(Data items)
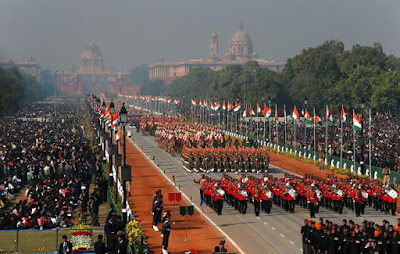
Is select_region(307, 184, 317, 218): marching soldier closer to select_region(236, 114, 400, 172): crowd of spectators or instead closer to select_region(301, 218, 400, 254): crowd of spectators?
select_region(301, 218, 400, 254): crowd of spectators

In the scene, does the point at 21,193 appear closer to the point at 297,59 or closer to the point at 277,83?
the point at 277,83

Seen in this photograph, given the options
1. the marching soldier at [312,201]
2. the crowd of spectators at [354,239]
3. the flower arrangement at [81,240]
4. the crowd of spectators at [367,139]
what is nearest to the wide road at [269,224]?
the marching soldier at [312,201]

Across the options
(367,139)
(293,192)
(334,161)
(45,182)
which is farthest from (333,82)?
(293,192)

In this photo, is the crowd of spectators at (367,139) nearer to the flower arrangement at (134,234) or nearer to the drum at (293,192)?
the drum at (293,192)

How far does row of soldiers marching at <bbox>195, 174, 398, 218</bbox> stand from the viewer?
1500 inches

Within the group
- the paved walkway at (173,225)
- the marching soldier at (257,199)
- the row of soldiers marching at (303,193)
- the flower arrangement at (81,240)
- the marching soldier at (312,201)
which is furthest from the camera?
the marching soldier at (257,199)

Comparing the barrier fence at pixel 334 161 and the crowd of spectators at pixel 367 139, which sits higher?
the crowd of spectators at pixel 367 139

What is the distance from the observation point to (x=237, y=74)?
199m

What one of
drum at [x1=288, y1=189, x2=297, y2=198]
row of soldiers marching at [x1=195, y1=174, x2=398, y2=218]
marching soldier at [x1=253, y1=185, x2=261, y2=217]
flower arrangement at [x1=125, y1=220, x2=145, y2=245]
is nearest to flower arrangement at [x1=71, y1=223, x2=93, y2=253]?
flower arrangement at [x1=125, y1=220, x2=145, y2=245]

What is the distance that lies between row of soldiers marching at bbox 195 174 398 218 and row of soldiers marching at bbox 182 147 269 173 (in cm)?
1617

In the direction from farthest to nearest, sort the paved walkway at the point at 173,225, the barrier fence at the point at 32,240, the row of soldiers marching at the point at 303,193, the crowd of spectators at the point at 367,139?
the crowd of spectators at the point at 367,139 < the row of soldiers marching at the point at 303,193 < the paved walkway at the point at 173,225 < the barrier fence at the point at 32,240

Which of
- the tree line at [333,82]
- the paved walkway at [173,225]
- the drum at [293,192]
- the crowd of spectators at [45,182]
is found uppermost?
the tree line at [333,82]

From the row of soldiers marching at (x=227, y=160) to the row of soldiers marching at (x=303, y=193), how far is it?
1617 cm

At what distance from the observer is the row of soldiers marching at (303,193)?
3809 centimetres
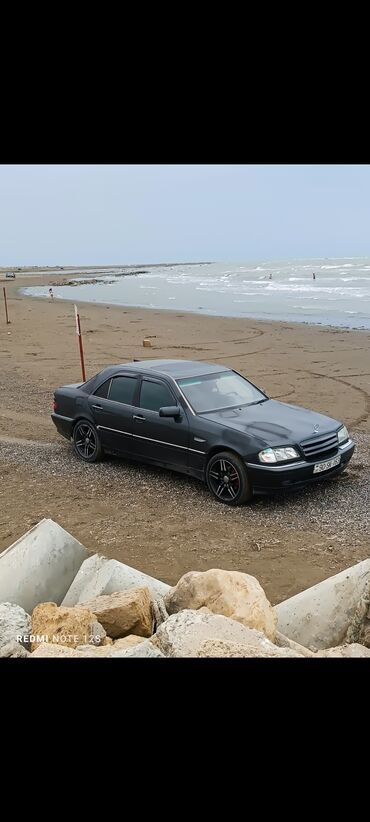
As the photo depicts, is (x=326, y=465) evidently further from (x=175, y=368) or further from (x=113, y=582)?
(x=113, y=582)

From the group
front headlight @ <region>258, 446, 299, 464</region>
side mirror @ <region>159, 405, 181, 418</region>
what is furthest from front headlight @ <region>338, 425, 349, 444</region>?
side mirror @ <region>159, 405, 181, 418</region>

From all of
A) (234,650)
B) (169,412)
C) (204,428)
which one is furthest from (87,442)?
(234,650)

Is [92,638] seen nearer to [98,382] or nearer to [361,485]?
[361,485]

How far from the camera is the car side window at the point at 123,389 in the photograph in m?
8.01

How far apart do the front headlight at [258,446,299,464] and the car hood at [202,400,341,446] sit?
0.08 metres

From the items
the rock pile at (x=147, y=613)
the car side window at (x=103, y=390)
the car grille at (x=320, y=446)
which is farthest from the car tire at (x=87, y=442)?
the rock pile at (x=147, y=613)

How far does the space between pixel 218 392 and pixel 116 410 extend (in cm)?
135

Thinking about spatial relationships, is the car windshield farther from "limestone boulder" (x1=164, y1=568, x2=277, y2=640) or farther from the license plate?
"limestone boulder" (x1=164, y1=568, x2=277, y2=640)

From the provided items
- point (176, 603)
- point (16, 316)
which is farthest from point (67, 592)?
point (16, 316)

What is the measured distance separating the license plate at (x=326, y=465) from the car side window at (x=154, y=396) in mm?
1866

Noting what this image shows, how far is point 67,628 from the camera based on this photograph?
3.56 m

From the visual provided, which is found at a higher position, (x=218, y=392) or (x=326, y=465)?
(x=218, y=392)

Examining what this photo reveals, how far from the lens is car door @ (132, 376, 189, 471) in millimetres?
7281
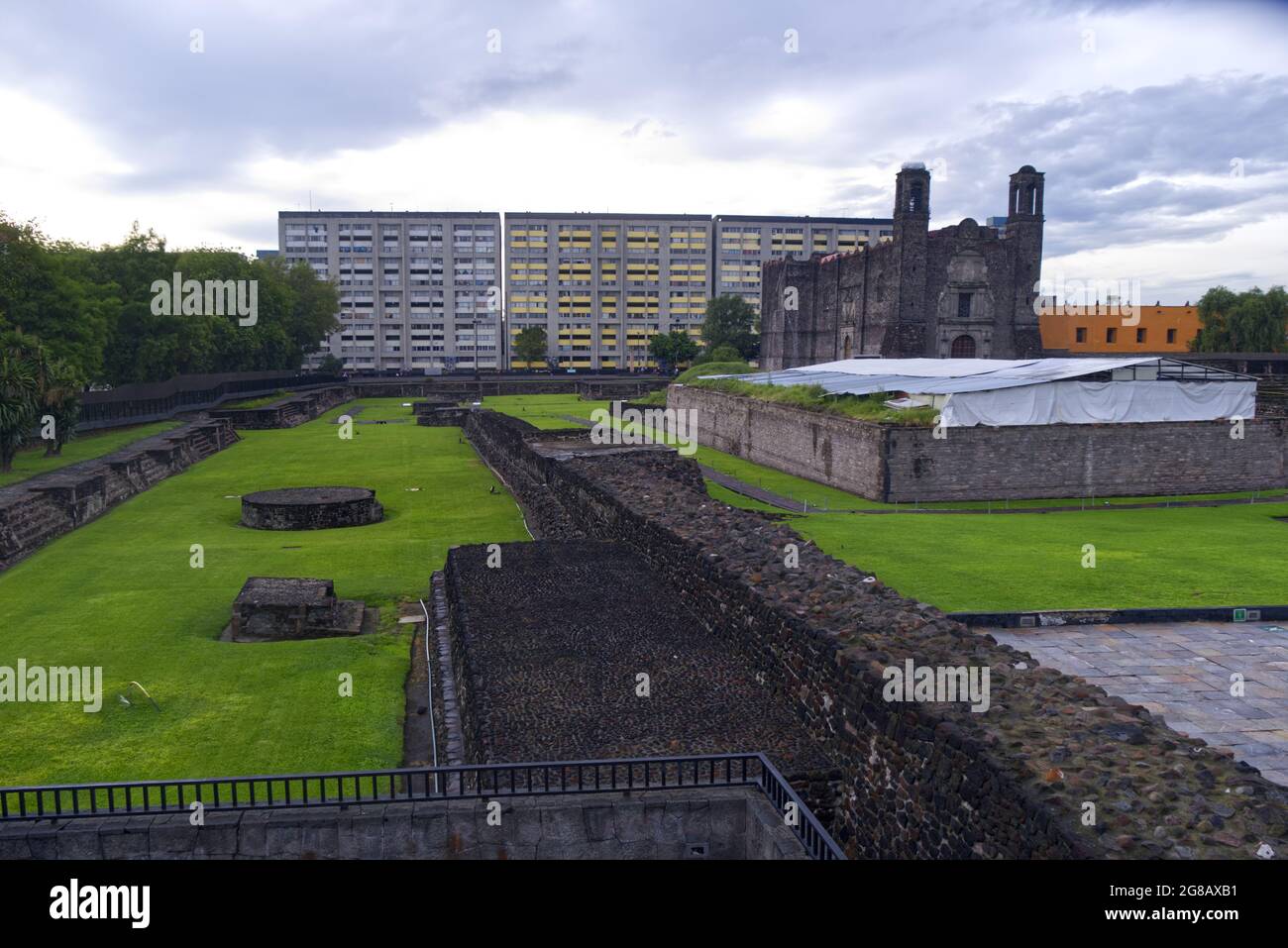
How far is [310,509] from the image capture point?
26.5 m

SET PROBLEM: Reproduce all of the material above word for word, leaving out the pictures.

EXERCISE RESULT:
Is select_region(307, 184, 317, 218): marching soldier closer to select_region(236, 114, 400, 172): crowd of spectators or instead closer to select_region(301, 218, 400, 254): crowd of spectators?
select_region(301, 218, 400, 254): crowd of spectators

In the scene, does the point at 21,193 appear closer to the point at 297,59 or closer to the point at 277,83?
the point at 277,83

Seen in this photograph, given the options
1. the marching soldier at [312,201]
2. the crowd of spectators at [354,239]
3. the flower arrangement at [81,240]
4. the crowd of spectators at [367,139]
what is nearest to the wide road at [269,224]?
the marching soldier at [312,201]

Across the options
(367,139)
(293,192)
(334,161)
(45,182)
which is farthest from (333,82)?
(293,192)

In this photo, is the crowd of spectators at (367,139) nearer to the flower arrangement at (134,234) or nearer to the drum at (293,192)?
the drum at (293,192)

How far does row of soldiers marching at <bbox>195, 174, 398, 218</bbox> stand from the viewer?
1500 inches

Within the group
- the paved walkway at (173,225)
- the marching soldier at (257,199)
- the row of soldiers marching at (303,193)
- the flower arrangement at (81,240)
- the marching soldier at (312,201)
which is furthest from the camera?
the marching soldier at (257,199)

Comparing the barrier fence at pixel 334 161 and the crowd of spectators at pixel 367 139, which sits higher?
the crowd of spectators at pixel 367 139

What is the distance from the observation point to (x=237, y=74)?
199m

What one of
drum at [x1=288, y1=189, x2=297, y2=198]
row of soldiers marching at [x1=195, y1=174, x2=398, y2=218]
marching soldier at [x1=253, y1=185, x2=261, y2=217]
flower arrangement at [x1=125, y1=220, x2=145, y2=245]
is nearest to flower arrangement at [x1=71, y1=223, x2=93, y2=253]?
flower arrangement at [x1=125, y1=220, x2=145, y2=245]

What is the distance that lies between row of soldiers marching at bbox 195 174 398 218 and row of soldiers marching at bbox 182 147 269 173 (in cm)?
1617

In the direction from farthest to nearest, sort the paved walkway at the point at 173,225, the barrier fence at the point at 32,240, the row of soldiers marching at the point at 303,193, the crowd of spectators at the point at 367,139?
the crowd of spectators at the point at 367,139 < the row of soldiers marching at the point at 303,193 < the paved walkway at the point at 173,225 < the barrier fence at the point at 32,240

Which of
- the tree line at [333,82]
- the paved walkway at [173,225]
- the drum at [293,192]
- the crowd of spectators at [45,182]
is found uppermost?
the tree line at [333,82]

From the row of soldiers marching at (x=227, y=160) to the row of soldiers marching at (x=303, y=193), how far is it?
1617 cm

At what distance from the observer is the row of soldiers marching at (303,193)?
3809 centimetres
As the photo depicts, is (x=326, y=465) evidently further from (x=175, y=368) or further from (x=113, y=582)?
(x=113, y=582)

From the group
front headlight @ <region>258, 446, 299, 464</region>
side mirror @ <region>159, 405, 181, 418</region>
what is furthest from front headlight @ <region>338, 425, 349, 444</region>?
side mirror @ <region>159, 405, 181, 418</region>

From all of
A) (234,650)
B) (169,412)
C) (204,428)
which one is furthest from (87,442)?
(234,650)

Is [92,638] seen nearer to [98,382] or nearer to [361,485]?
[361,485]

How far from the camera is the car side window at the point at 123,389 in the photograph in m?
8.01

How far apart do the front headlight at [258,446,299,464] and the car hood at [202,400,341,446] sit?
0.08 metres

From the items
the rock pile at (x=147, y=613)
the car side window at (x=103, y=390)
the car grille at (x=320, y=446)
which is farthest from the car tire at (x=87, y=442)?
the rock pile at (x=147, y=613)

How far does the space between pixel 218 392 and pixel 116 410 extend (in cm)?
135

Thinking about spatial relationships, is the car windshield farther from "limestone boulder" (x1=164, y1=568, x2=277, y2=640) or farther from the license plate?
"limestone boulder" (x1=164, y1=568, x2=277, y2=640)

From the provided items
- point (176, 603)
- point (16, 316)
which is farthest from point (67, 592)?
point (16, 316)

What is the measured distance separating the license plate at (x=326, y=465) from the car side window at (x=154, y=396) in mm?
1866

Noting what this image shows, how far is point 67,628 from the camera based on this photograph?
3.56 m

From the visual provided, which is found at a higher position, (x=218, y=392) or (x=326, y=465)?
(x=218, y=392)

Examining what this photo reveals, how far from the lens is car door @ (132, 376, 189, 471) in millimetres?
7281
How far is [310,509] from the image capture point?
26.5 m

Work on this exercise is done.